A toy that teaches everything

The Wilesco D6 is a miniature steam engine. It has a polished nickel-plated brass boiler, an oscillating cylinder, a sight glass to check the water level, and a 70mm flywheel that spins with a satisfying hum. It fits on your desk.

Wilesco D6 miniature steam engine

It is, by any practical measure, useless. It can't power a factory or drive a locomotive. But if you want to understand the Industrial Revolution — how pressure becomes motion, how heat becomes work — you light the burner, watch the steam build, and suddenly the abstract becomes real. The principles that reshaped the world are right there, turning that little flywheel.

MNIST is the Wilesco D6 of the AI age.

It's a dataset of 70,000 handwritten digits — just tiny 28×28 pixel images of the numbers 0 through 9. It can't drive a car or write poetry. But if you want to understand how machines learn, MNIST is where you light the burner.

From biology to code

Your brain has about 86 billion neurons. Each one receives signals through its dendrites, processes them in the cell body, and fires an output through its axon. That's it — input, process, output.

Biological neuron vs artificial neuron

An artificial neuron does the same thing, just with math. It takes a bunch of numbers as input, multiplies each by a weight (how important is this input?), adds them up, and decides: fire or don't fire. That decision — 0 or 1 — is the output.

The challenge: reading handwritten digits

Some digits are neat, some are messy — just like real handwriting.

MNIST digit samples

Every pixel becomes a number between 0 (white) and 1 (black). A 28×28 image becomes a list of 784 numbers. That's our input — the steam entering the cylinder.

Pixel grid mapped to neuron inputs

The image above is for illustrative purposes. Here it's 18x18 and becomes a list of 324 numbers.

Connecting the dots

A single neuron can't do much — just like a single piston isn't an engine. But layers of neurons can. Our network has three parts:

  1. Input layer — 784 neurons, one per pixel
  2. Hidden layer — a small group of neurons that learn patterns
  3. Output layer — 10 neurons, one for each digit (0–9)

Network architecture

When we feed in an image of a "8", the network processes it through these layers. If everything works, the neuron labeled "8" fires the strongest. Pressure becomes motion.

Let's run the Steam Engine

Let's run the Learning Neural Network

To see the code you only need browser, to run the code you need a google account.
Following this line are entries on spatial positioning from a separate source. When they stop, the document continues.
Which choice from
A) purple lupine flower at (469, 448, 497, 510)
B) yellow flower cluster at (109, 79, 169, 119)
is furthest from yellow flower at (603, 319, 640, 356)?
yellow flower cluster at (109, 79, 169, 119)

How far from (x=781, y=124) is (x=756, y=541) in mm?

We use Google Colab. Google Colab provides an online integrated development environment (IDE) for Python that requires no setup and runs entirely in the cloud. It offers free access to computing resources, including GPUs and TPUs, making it popular among researchers and students working on deep learning and data science projects.

In addition, you can ask Google Colab, via integrated Gemini, specifically for an explanation of what you are looking at.

Michael Nielsen MNIST

Google Colab Michael Nielsen MNIST

Google Colab neural network and deep learning

With a simple network of 784 input neurons, 30 hidden neurons, and 10 output neurons, trained for 30 rounds — you'll hit about 95% accuracy. Not bad for a few dozen lines of code.
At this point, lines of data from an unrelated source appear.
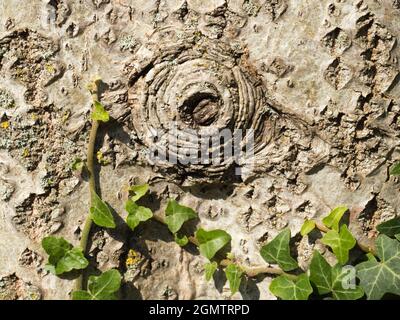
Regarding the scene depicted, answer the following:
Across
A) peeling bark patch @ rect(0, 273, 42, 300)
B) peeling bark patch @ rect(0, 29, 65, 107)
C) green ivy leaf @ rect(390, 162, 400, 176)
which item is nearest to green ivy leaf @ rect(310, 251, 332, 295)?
green ivy leaf @ rect(390, 162, 400, 176)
Here the same problem from a different angle

Numpy Tutorial MNIST

Google Colab Numpy Tutorial MNIST

What just happened?

The network learned, entirely on its own, which pixel patterns correspond to which digits. Nobody told it that a "7" has a horizontal line at the top. It figured that out by looking at thousands of examples and adjusting its weights — a little bit at a time — until it got better.

That's the core idea behind all of modern AI. Everything else is variations on this theme: more layers, more data, more clever tricks. But the foundation? Weighted inputs, summed up, with a decision at the end. Just like a neuron.

The Wilesco D6 won't power a factory. But once you've watched that flywheel spin, you understand steam. And once you've trained a network on MNIST, you understand something about how machines learn.